On 5/13/2016 5:15 PM, Drew wrote:
Curious and considering it.
Recent custom build with Intel core 17 4790, 16 gigs of ram, 256 gig
ssd for c:, 2tb drive for docs and such. Also using several externals
for backups and other storage.
On this type of system where 8.1 seems to run well and very fast. The
question is would win 10 be the same or better?

Currently running win 10 on 2 other machines that belong to the wife and
she likes it.

I understand people not wanting to lose win 7 and also for the "other"
generation that does not have the ability or want to change. I am not
looking to start a flame war but I have noticed that there has been a
huge drop off in posts on alt.comp.os.windows-8 since 10 came out.
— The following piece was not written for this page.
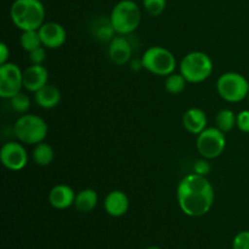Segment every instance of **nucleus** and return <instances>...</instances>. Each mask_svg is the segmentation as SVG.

Full image of Win 8.1 as well as verified any previous backups. Took the
plunge on Saturday evening. Win 10 is taking a bit to get it the way 8.1
was (setup, personalizing etc). I run Tbird so mail is not a problem,
Mostly use Firefox but will probably mess around with edge to see if I
can make it useable. So far and overall it appears to be snappy just
like 8.1 was on this particular machine. I have seen many that hate 10
and many that hated 8.1. All love or at least like win 7. I understand
that as I still use that on other machines and it is better out of the
box than xp was to start with. (...and here we go!) Let the flood gates
open and we will see if and who really remembers!